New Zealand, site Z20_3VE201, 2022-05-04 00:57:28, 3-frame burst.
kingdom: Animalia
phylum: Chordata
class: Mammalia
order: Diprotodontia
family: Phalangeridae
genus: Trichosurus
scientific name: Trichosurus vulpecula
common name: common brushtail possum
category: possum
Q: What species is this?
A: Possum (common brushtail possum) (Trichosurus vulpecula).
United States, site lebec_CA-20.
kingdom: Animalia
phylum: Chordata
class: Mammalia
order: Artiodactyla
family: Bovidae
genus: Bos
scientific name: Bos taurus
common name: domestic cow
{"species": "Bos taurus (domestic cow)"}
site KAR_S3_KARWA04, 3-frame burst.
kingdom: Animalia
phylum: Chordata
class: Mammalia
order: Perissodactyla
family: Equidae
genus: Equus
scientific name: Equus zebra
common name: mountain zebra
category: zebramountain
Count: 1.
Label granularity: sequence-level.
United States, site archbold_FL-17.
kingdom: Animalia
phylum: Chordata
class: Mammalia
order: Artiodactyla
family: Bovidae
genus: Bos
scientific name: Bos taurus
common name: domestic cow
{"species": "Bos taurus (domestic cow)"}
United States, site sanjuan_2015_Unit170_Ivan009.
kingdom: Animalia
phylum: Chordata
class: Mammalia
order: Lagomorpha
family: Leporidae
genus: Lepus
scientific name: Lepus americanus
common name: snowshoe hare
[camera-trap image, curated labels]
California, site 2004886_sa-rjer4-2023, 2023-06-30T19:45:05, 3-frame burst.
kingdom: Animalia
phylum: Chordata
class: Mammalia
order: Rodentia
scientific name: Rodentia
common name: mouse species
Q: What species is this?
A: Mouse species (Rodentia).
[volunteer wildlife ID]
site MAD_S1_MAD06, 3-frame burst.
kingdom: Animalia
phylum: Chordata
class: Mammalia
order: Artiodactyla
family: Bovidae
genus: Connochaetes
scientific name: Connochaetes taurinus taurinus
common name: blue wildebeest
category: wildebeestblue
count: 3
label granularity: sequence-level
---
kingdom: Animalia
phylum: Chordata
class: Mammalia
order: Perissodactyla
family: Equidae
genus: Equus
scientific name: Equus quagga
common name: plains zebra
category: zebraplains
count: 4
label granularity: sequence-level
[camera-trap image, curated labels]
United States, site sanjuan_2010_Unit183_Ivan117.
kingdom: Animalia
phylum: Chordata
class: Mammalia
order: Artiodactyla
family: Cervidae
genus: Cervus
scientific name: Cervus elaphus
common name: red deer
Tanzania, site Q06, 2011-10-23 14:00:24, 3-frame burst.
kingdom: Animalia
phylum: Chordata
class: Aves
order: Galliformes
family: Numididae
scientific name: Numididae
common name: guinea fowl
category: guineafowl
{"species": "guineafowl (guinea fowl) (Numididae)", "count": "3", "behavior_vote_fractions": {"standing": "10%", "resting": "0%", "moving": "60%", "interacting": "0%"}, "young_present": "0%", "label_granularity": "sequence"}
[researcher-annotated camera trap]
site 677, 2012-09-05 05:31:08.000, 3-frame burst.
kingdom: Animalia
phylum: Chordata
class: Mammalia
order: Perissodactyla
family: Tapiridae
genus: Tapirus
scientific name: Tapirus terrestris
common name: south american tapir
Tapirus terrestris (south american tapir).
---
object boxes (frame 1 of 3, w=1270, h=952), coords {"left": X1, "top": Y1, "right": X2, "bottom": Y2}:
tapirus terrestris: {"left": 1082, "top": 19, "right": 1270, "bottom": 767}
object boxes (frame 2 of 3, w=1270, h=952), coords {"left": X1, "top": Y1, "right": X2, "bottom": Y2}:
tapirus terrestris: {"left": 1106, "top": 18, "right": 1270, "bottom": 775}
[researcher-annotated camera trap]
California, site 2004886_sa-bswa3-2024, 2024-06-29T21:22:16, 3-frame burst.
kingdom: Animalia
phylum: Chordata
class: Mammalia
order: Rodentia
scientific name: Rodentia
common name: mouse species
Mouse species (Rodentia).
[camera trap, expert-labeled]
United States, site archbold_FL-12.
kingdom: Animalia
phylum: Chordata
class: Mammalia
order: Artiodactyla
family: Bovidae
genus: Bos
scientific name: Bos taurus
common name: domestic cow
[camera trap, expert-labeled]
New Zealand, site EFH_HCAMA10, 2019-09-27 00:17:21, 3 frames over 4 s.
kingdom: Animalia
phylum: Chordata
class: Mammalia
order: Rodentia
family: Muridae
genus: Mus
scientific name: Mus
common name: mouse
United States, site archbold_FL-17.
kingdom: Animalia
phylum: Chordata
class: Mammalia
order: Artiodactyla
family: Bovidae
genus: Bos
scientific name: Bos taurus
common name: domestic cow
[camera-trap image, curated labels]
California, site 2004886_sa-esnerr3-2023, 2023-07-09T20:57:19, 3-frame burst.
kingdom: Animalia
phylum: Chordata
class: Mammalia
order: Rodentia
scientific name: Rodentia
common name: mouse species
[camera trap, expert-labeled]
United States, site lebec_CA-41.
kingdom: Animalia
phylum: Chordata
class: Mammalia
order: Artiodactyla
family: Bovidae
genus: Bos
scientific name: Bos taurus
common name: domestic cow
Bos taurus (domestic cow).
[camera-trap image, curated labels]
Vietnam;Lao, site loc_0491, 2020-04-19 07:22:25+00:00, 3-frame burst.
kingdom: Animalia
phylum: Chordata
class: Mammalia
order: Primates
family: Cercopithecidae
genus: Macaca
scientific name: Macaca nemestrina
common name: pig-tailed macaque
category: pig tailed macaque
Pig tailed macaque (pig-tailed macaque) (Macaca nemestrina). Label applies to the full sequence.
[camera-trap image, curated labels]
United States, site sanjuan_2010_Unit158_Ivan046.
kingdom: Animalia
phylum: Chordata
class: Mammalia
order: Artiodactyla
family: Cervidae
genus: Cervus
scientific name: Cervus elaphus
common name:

■ Task objective ■
All lines above containing the string "United": copy each one.

■ Solution for this problem ■
United States, site lebec_CA-20.
United States, site archbold_FL-17.
United States, site sanjuan_2015_Unit170_Ivan009.
United States, site sanjuan_2010_Unit183_Ivan117.
United States, site archbold_FL-12.
United States, site archbold_FL-17.
United States, site lebec_CA-41.
United States, site sanjuan_2010_Unit158_Ivan046.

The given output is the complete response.